Thou's angriest record is also their most melodic, Umbilical is the rare sludge album that gets more devastating the closer you listen.

Released 31 May 2024
Reviewed 1 July 2024
Listen on Bandcamp ↗

Thou from Baton Rouge have been releasing music at a pace that borders on absurd, full albums, EPs, splits, collaborative records, since 2005, and the volume has never come at the cost of quality. Umbilical is their eighth studio album and possibly their most focused: an explicitly feminist, furiously political sludge record that opens with “Narcissist’s Prayer” and closes with a track called “Emotional Terrorist,” and means every word of both.

The album’s central argument is personal and structural at the same time. Vocalist Bryan Funck howls at institutions and at the intimate violence they produce, at the psychology that enables cruelty and at the individuals who embody it. “House of Ideas” dissects intellectual self-satisfaction with a precision that’s rare in metal, the lyrics anatomizing a particular kind of person rather than making general claims. “I Feel Nothing When You Cry” is the most direct track on the record, blunt, specific, angry in a way that sounds like exhaustion rather than heat.

What makes Umbilical different from most political metal is that it doesn’t lose itself in abstraction. The targets are specific, the critique is grounded, and the music matches, not background noise for a manifesto but a genuine expression of the fury behind the words. The guitar work (Mathew Thudium and Andy Gibbs share the duties) layers sludge riffs with melodic lines that surface and recede, giving the album an emotional complexity that the lyrics demand.

The production is warm and full for a sludge record, not the stripped-back abrasion of their earlier work, but a denser, more layered sound that lets the melodic elements in the guitar work come forward. Funck’s vocals are right at the front, which is the right call: this is an album where the words matter, and the mix makes sure you hear them.

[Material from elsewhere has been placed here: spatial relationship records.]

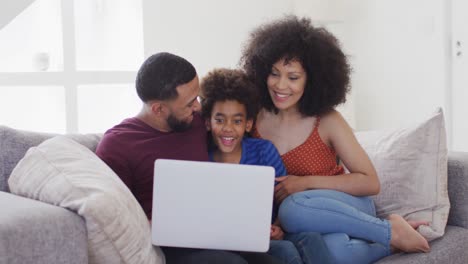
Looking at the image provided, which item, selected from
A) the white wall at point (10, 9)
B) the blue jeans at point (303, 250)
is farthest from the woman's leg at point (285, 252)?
the white wall at point (10, 9)

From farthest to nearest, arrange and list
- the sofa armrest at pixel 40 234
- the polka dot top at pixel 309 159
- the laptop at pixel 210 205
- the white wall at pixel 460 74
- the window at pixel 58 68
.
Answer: the window at pixel 58 68 < the white wall at pixel 460 74 < the polka dot top at pixel 309 159 < the laptop at pixel 210 205 < the sofa armrest at pixel 40 234

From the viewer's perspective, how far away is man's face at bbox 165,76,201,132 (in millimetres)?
1668

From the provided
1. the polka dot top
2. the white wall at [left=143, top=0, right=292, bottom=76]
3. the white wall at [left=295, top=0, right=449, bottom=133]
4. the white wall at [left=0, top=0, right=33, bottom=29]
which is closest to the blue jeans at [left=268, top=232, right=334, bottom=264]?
the polka dot top

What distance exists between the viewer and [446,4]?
352 centimetres

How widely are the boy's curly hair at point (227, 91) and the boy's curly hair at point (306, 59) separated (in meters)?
0.13

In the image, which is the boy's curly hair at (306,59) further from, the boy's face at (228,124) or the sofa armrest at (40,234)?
the sofa armrest at (40,234)

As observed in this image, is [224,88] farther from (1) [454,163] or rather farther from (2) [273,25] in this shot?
(1) [454,163]

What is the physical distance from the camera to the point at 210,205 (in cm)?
132

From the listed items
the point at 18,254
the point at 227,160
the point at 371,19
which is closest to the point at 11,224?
the point at 18,254

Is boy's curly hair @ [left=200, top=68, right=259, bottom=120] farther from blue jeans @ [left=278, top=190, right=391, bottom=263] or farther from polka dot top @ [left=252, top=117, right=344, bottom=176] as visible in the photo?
blue jeans @ [left=278, top=190, right=391, bottom=263]

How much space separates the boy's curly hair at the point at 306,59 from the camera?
1905mm

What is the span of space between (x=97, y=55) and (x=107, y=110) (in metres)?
0.36

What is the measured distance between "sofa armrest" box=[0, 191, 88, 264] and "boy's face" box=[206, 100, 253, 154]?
63 centimetres

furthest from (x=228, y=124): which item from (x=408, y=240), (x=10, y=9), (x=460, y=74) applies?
(x=10, y=9)
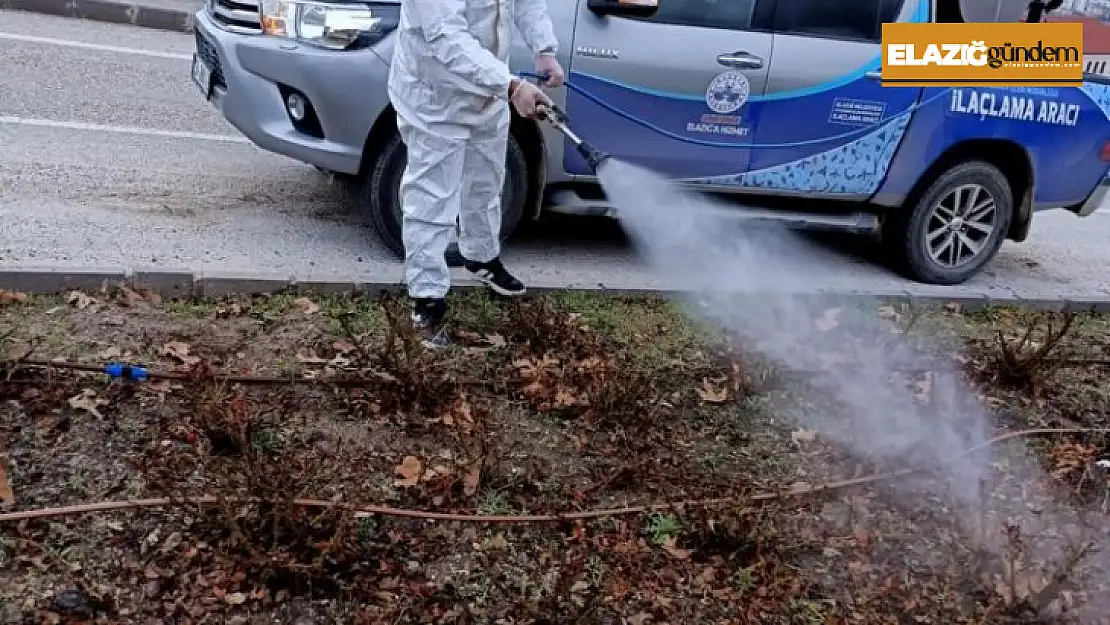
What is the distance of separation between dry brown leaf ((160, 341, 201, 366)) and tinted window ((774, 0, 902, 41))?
363 centimetres

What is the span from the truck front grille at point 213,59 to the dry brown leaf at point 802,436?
341 cm

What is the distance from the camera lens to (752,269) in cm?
554

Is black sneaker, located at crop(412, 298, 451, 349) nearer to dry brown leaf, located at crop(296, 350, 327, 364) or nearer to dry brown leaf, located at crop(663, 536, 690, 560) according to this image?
dry brown leaf, located at crop(296, 350, 327, 364)

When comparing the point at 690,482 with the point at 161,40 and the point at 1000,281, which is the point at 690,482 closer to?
the point at 1000,281

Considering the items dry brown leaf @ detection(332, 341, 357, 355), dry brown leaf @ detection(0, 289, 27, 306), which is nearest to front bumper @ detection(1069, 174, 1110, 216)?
dry brown leaf @ detection(332, 341, 357, 355)

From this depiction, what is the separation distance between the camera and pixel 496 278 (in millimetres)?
4910

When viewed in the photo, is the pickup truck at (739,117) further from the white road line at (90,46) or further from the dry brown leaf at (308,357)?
the white road line at (90,46)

Rhythm section is locked and heavy throughout, but never purely rhythmic, it responds to the songs’ emotional content rather than just holding time underneath them.

Standout tracks: House of Ideas, Narcissist’s Prayer, I Feel Nothing When You Cry

Umbilical is Thou at their most essential: furious, melodic, precisely targeted, and built to last. The kind of record you come back to not because it makes you feel good but because it makes you feel accurately.